_Texto de origen:_
● ● ● ● ●
Las chimeneas nos reciben humeando después de dos horas de trayecto por autopista. Es la sede de Volkswagen, una de las mayores fábricas de automóviles del mundo. Es Wolfsburgo, fundada en los años treinta bajo el régimen de Hitler y símbolo del milagro económico después de la Segunda Guerra Mundial. Es una ciudad sacudida por una crisis múltiple: China dejó de comprar coches alemanes, Alemania perdió el tren del vehículo eléctrico y ahora contiene la respiración ante las medidas proteccionistas de Trump. Visitamos la Tunnel-Schänke, local a la salida de la puerta 17 de la fábrica que regenta Bruno Corigliano, que nos espera en una mesa con su café matutino.
“Esto está finito”, sentencia Corigliano en italiano. “Acabado”. Desde los tiempos del coronavirus y las amenazas de cierre de fábricas y reducción de personal vienen menos clientes. “Alemania no va bien”, añade, y para ilustrarlo explica lo que le ocurrió el día anterior. Tenía una cita en el médico. El médico le envío al hospital. El hospital al médico. Era una historia de papeleo y burocracia: ninguno se hace responsable. Dice que perdió tres horas y exagera: “Estamos regresando a los niveles italianos del siglo XIX”. Acto seguido rebaja el pesimismo y recuerda que ha visto innumerables crisis en Volkswagen. Todas parecían definitivas, todas fueron temporales.

La historia de Corigliano es la de tantos inmigrantes del sur de Europa que llegaron a la Alemania del milagro económico en busca de una vida mejor. Él, nacido en Calabria, llegó con 21 años y ahora tiene 73. Trabajó 10 años en la fábrica. “A los italianos no nos miraban bien. Había discriminación”, dice. “También era culpa nuestra. Si no aprendes la lengua, no funciona”. De AfD, que promete deportaciones masivas, dice: “Es propaganda”.
● ● ● ● ●
_Muestras de datos:_
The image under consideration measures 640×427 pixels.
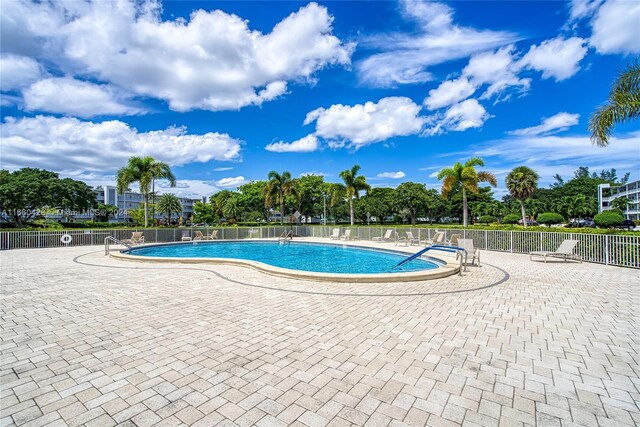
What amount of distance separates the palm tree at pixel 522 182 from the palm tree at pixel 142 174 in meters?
39.9

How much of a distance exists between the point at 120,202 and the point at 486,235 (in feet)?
383

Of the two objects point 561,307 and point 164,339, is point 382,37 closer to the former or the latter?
point 561,307

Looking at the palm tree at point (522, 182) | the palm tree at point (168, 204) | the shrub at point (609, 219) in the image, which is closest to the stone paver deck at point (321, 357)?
the shrub at point (609, 219)

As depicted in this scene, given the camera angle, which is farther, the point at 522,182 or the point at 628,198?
the point at 628,198

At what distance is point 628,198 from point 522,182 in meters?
71.8

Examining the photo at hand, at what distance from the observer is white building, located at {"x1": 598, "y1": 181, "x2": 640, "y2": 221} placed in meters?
74.4

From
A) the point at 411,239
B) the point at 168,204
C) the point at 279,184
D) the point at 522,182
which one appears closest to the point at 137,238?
the point at 279,184

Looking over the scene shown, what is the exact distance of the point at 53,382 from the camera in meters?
3.20

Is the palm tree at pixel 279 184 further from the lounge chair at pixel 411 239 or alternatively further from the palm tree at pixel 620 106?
the palm tree at pixel 620 106

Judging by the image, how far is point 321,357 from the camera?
375 centimetres

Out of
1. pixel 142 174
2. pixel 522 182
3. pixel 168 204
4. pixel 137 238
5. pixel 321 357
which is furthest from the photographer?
pixel 168 204

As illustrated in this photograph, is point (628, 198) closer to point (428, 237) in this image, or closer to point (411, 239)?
point (428, 237)

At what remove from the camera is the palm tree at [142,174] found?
1050 inches

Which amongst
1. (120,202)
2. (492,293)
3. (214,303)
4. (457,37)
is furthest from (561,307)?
(120,202)
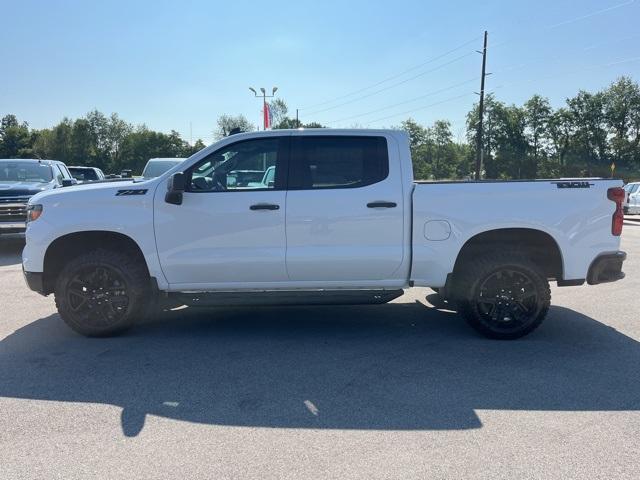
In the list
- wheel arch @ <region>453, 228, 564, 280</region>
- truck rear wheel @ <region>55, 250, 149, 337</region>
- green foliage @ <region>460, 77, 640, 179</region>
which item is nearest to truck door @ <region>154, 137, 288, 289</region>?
truck rear wheel @ <region>55, 250, 149, 337</region>

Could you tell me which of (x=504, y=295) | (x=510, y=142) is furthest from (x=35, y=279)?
(x=510, y=142)

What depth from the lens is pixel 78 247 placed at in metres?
5.24

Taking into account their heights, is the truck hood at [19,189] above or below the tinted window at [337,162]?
below

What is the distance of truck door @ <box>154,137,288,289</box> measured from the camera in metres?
4.92

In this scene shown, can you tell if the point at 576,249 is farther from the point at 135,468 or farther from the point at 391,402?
the point at 135,468

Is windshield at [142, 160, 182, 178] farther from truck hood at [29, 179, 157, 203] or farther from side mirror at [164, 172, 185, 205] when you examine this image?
side mirror at [164, 172, 185, 205]

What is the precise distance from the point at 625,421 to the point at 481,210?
217 centimetres

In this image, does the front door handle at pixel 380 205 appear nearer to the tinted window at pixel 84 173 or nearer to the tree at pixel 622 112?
the tinted window at pixel 84 173

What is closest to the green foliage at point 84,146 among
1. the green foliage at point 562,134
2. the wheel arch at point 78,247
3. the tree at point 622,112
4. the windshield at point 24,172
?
the green foliage at point 562,134

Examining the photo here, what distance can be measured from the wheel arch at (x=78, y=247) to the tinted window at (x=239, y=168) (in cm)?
91

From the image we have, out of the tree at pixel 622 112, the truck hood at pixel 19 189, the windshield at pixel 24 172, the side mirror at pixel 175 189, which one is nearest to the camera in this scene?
the side mirror at pixel 175 189

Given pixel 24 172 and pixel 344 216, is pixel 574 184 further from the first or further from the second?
pixel 24 172

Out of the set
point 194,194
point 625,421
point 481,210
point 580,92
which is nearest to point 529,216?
point 481,210

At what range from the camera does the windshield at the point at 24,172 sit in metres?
11.8
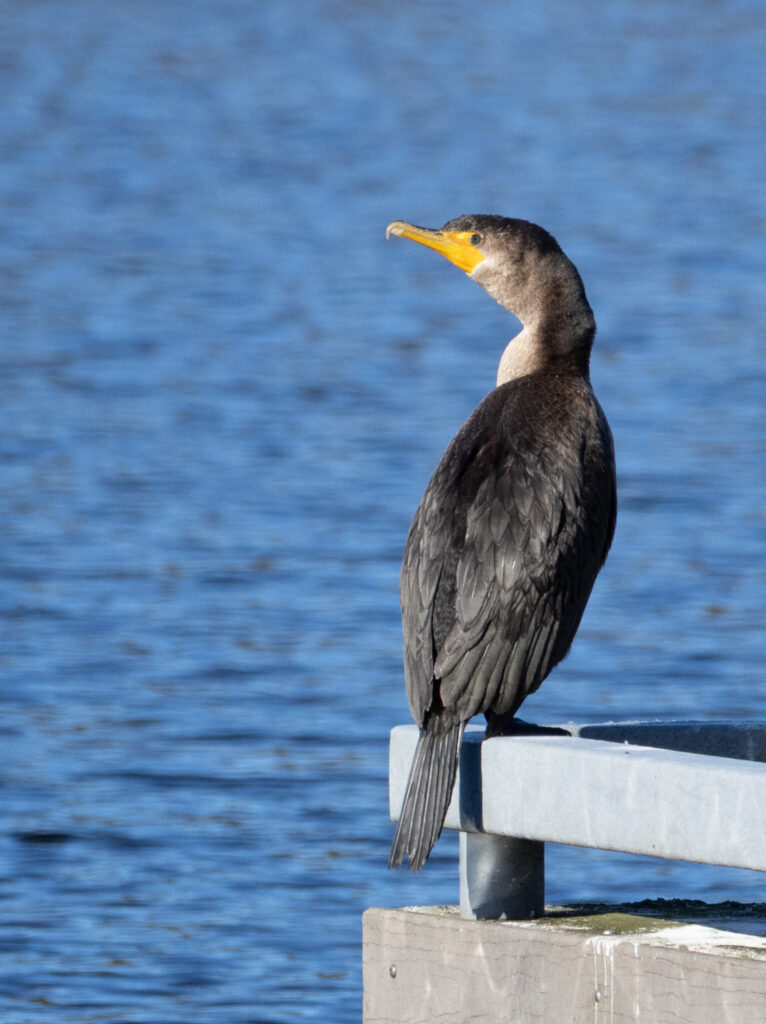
● ● ● ● ●
_Consigna:_ Prosiga la crónica sobre Wolfsburgo y la crisis de Volkswagen a continuación de su última frase.

_Respuesta:_
08
Elba arriba, nos acercamos al Báltico. Alto en Lübeck, la ciudad hanseática, que fue fronteriza con la RDA. Ciudad comerciante y literaria: la ciudad de Thomas Mann, quien anticipó nuestro mundo polarizado (o acaso su mundo, el de hace un siglo exacto, es el nuestro también). “¿Qué pasaba? ¿Qué era lo que flotaba en el ambiente? Agresividad. Irritabilidad generalizada. Una desazón sin nombre. Una tendencia colectiva a los comentarios venenosos, a los arrebatos de ira, a la violencia casi física”, se lee en La montaña mágica en la traducción de Isabel García Adánez. “Lo característico era que quienes, en principio, no tenían nada que ver en la correspondiente disputa, en lugar de rechazar la conducta de los implicados y mediar entre ellos para apaciguarlos, tomaba partido a favor de uno o de otro y se mezclaban también en la vorágine”.
Avanzábamos en el viaje y escuchábamos noticias que parecían confirmar a Mann: la división de los moderados, la unión de los conservadores y la extrema derecha por la inmigración, las nuevas cicatrices alemanas.

En el salón de los Fabricius en Lübeck, Hella Fabricius saca un álbum con fotos de 1990, cuando la RDA estaba a punto de desaparecer, y ella documentó los restos de frontera que pronto se desvanecerían. De pequeña le decían: “No te acerques al bosque”. En el bosque estaba la frontera. De adulta, trabajó, como miembro de la Iglesia evangélica, para desarrollar los contactos entre mujeres de ambos lados. “Siempre sentí curiosidad”. Se sientan en la mesa su hijo, Jan, y su nieto, Alexander. Tres generaciones. Para Alexander, lo que cuenta la abuela es historia remota. Jan es jardinero y supone que votará por la izquierda. No le gusta Merz, el candidato conservador. Hella se inclina por Los Verdes y dice: “Lo que quiero es que siga habiendo paz, por favor, por favor, por favor”.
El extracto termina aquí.